= Sasang constitutional medicine =

The Sasang constitutional medicine or Sasang typology is a typological constitution medicine within traditional Korean medicine. It was systematized by Yi Je-ma in his book Dongyi Suse Bowon: Longevity and Life Preservation in Eastern Medicine (동의수세보원, 東醫壽世保元) in 1894. It is a branch of the yin-yang theory. It divides people into four body types based on their biopsychosocial traits and their nature of strong and weak organs. The classification was derived from the five body types of Traditional Chinese medicine described in an ancient Chinese medical book Lingshu Jing of Huangdi Neijing.

==Classification system==

Sasang typology divides people into four types based on their biopsychosocial traits with a combination of yin/yang and greater/lesser: tae-yang ( 태양, 太陽) or "greater yang"; so-yang (소양, 小陽) or "lesser yang"; tae-eum (태음, 太陰) or "greater yin"; and so-eum (소음, 小陰) or "lesser yin". In the yin-tang theory it suggests a duality, two complete opposite energies that need each other in order to exists, for example to wake up we need to sleep and viceversa, for the day to come out we need the night to fall and viceversa. In sa sang it divides it into four which doubles the precision. A clear example is the day and night but in between there is the evening and morning.

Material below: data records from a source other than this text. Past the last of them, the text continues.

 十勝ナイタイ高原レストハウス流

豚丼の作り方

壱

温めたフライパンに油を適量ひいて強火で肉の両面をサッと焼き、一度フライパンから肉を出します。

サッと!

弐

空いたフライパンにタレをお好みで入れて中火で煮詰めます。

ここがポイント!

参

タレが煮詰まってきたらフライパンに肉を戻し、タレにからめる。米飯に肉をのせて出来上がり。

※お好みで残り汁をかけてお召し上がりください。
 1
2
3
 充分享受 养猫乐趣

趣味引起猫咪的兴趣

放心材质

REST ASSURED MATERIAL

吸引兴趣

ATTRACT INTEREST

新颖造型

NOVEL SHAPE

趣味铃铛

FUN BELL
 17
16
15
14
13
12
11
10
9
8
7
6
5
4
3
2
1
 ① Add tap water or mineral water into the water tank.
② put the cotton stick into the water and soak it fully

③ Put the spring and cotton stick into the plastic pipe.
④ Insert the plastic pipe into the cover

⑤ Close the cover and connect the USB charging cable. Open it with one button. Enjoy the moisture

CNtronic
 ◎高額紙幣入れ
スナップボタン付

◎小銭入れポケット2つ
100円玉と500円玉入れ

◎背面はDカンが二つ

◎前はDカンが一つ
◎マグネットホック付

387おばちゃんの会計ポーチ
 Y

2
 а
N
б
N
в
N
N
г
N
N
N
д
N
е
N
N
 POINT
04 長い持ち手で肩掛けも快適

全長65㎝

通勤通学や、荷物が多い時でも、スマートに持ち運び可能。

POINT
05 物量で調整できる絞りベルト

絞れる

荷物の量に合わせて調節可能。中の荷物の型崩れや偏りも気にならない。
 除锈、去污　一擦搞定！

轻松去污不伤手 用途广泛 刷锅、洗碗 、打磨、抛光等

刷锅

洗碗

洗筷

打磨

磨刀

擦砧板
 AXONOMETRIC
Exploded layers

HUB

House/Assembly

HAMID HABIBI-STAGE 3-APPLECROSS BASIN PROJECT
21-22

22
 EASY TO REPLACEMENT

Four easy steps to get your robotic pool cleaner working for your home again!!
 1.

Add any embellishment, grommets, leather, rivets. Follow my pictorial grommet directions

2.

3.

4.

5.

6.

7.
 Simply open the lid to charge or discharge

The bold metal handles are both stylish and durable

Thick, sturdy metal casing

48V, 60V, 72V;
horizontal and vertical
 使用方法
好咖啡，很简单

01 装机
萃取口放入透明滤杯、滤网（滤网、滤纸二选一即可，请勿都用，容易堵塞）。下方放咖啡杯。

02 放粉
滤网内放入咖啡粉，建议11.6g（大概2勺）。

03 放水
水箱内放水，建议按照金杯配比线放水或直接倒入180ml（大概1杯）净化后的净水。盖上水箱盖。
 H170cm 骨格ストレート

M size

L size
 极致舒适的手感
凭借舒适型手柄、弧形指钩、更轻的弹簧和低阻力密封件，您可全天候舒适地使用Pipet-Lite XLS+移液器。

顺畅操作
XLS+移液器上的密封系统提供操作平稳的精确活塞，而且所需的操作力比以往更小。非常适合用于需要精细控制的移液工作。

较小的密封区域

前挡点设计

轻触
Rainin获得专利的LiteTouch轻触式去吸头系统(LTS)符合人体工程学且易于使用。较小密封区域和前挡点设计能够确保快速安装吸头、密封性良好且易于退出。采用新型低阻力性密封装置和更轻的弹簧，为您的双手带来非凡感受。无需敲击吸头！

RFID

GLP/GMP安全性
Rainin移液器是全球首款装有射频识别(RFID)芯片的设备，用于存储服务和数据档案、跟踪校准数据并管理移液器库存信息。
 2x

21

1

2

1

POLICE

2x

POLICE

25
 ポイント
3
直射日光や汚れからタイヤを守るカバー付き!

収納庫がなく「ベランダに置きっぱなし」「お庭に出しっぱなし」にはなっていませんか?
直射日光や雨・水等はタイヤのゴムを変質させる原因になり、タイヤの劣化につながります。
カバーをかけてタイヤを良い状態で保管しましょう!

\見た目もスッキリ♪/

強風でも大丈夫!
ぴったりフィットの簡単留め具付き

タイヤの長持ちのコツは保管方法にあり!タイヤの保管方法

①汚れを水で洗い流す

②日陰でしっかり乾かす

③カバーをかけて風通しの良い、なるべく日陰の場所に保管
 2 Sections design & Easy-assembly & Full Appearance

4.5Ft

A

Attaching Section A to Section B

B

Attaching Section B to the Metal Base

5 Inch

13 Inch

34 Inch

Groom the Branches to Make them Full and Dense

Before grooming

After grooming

Each type consists of a classification of pathology, medicine and hygiene depending on personality, psychological status and organ functionality. It is considered that one cannot escape the category of biological body type, and the strengths and weaknesses of organs, both major and minor, depend on the type.

==Body Types==

===Tae-yang===
Tae-yang have large lungs and a small liver. They have superiority in function, and often have feelings of inferiority.

===Tae-eum===
Tae-eum have a large liver and small lungs. They are tall and the majority gain a lot of weight. They are patient and have a reserved personality. Therefore, if they are given a task, they will not give up, no matter what task it is. Because of this personality, they are prone to gambling.

===So-yang===
The so-yang type has a large spleen, and small kidneys. They have whitish skin. Like so-eum, many of this type are skinny.

===So-eum===
The so-eum type have large kidneys and a small spleen. They are short, and many are skinny. Due to weak intestines, they very often have digestive problems. Many enjoy a meat diet.

==Objective==
Sa-sang medicine explains illnesses such as eczema, allergies etc., as an imballance of the body, for example: Soeum type has strong kidney but weak stomach and if the Soeum type consumes foods that strengthen the kidneys but not foods that strengthen the stomach an imabllance of energy (yin-yang) is caused. Its objective is to restore balance and make perfect equilibrium.